Adam Lutterloh - In terms of teams who didn’t make the playoffs (Cleveland excluded) last year who could make it this year, I’ll go with Detroit. On the one hand, they have assembled a pretty random collection of parts up there, and signed a few guys to awful contracts, Jodie Meeks being the best example. However, Stan van Gundy is a really good coach and should be able to maximize his team’s potential. Andre Drummond is really good, and if they keep Greg Monroe, Detroit will have of the best front-courts in the East.
Andy Moore - I think Washington is the sleeper team. John Wall improved his game last year and his backcourt mate Beal can shoot the lights out. Resigning Gortat was huge as he played big minutes for them last year. They lost Ariza but replaced him with Paul Pierce who can make big shots for them. Keep an eye on Otto Porter; though he struggled last year he has a ton of talent and will be able to come off the bench without the pressure of being a high profile rookie. Another team to watch is Atlanta. They made the playoffs last year without Al Horford; with him healthy they should be even better.
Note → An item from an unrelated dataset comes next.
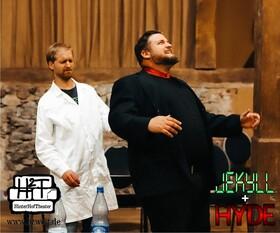 Bild: Jekyll & Hyde - eine links-grün-versiffte Komödie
Daniel Zimmermann - The Raptors. Those guys are not messing around. After getting Lowry back, the Raps swung John Salmons to Atlanta for Louis Williams, a great bench scorer, and Lucas Nogueira, a high upside high energy power forward. They went on to resign scorer Greivis Vasquez and Patrick Patterson, part of their bench mob of last season. Finally, the addition of swingman DeAndre Daniels and James Johnson bolsters their second unit even more. This is the kind of team built to upset. Whether it be Cleveland, Chicago, Miami, Charlotte, or Washington, the team that plays these guys at any point in the playoffs need to watch out.
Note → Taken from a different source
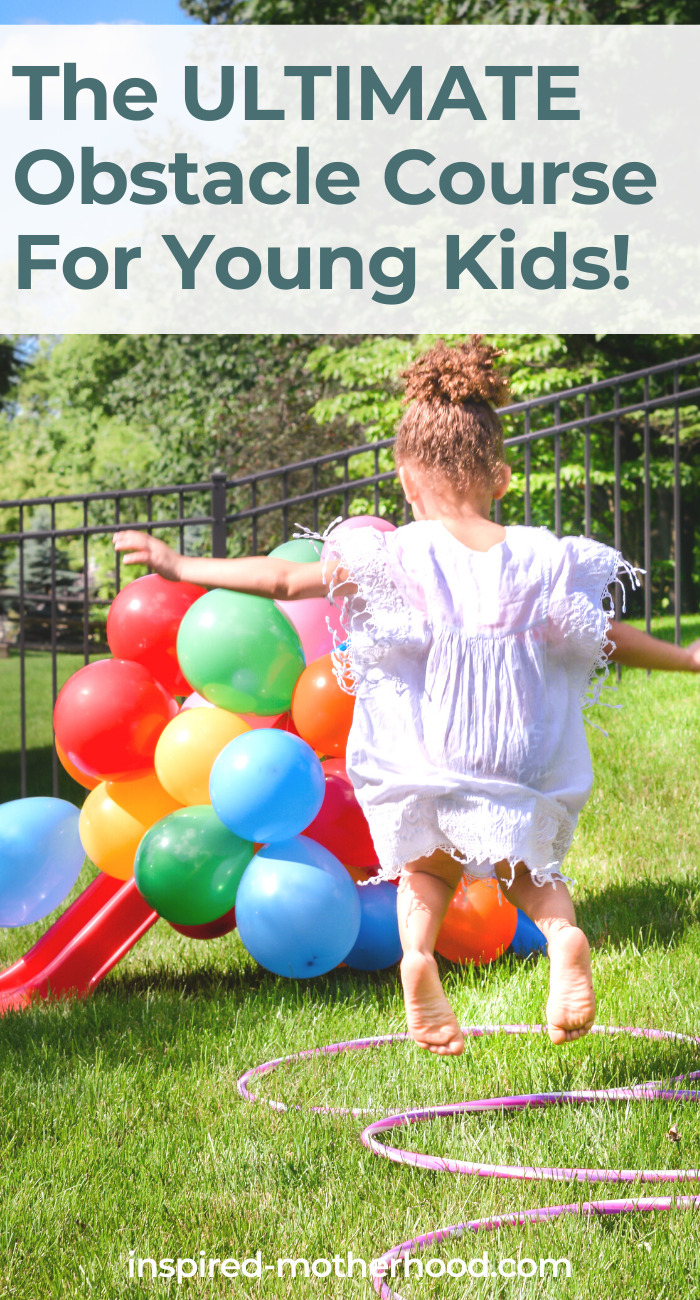 Your kids will love this backyard obstacle course! It's easy to set up with item from the dollar store and your kids will love playing outside hopping and skipping around.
H.T. Wells – A New York team. I’m gonna cheat here. Brooklyn and/or New York. The East should be really competitive. The difference between teams will be slight. So, sleeper is a relative term. However, no one is talking about Brooklyn. They had some growing pains and old legs last season. No disrespect to Jason Kidd, but the Nets now have a strong veteran leader who will be focused solely on coaching. I expect Lionel Hollins to employ a version of the Grit and Grind style he used to terrorize Western Conference teams for years. A healthy Brook Lopez and anything resembling the Utah Jazz version of Deron Williams can be a great combo. Joe Johnson was good and clutch last year. Jarrett Jack comes in to replace Shaun Livingston off the bench and I fully expect more than the ghost of KG to show up this season. The Knicks have done some interesting things. Carmelo Anthony had a career year last year. Jose Calderon is a huge upgrade over Ray Felton. I think the triangle offense could play to Andrea Bargnani minimal strengths. Phil Jackson has a way of getting the most out of knuckleheads. Phil, meet J.R. Smith.
4. Which team in the East do you feel is overrated?
Andrew Snyder - The Nets are overrated. I’ve seen some projections having them as high as the 3 seed and that just seems unlikely. They are probably a playoff team, but not a real threat to contend for anything significant.
Nathan Miller - I think that the most overrated team in the East would have to be Cleveland. With the addition of Lebron James they will definitely finish in the top 3 in the east but they are a beatable team. If Kevin Love joins as expected they are going to be a tough team to beat but I don’t think they are a lock to win the east as most people are inferring.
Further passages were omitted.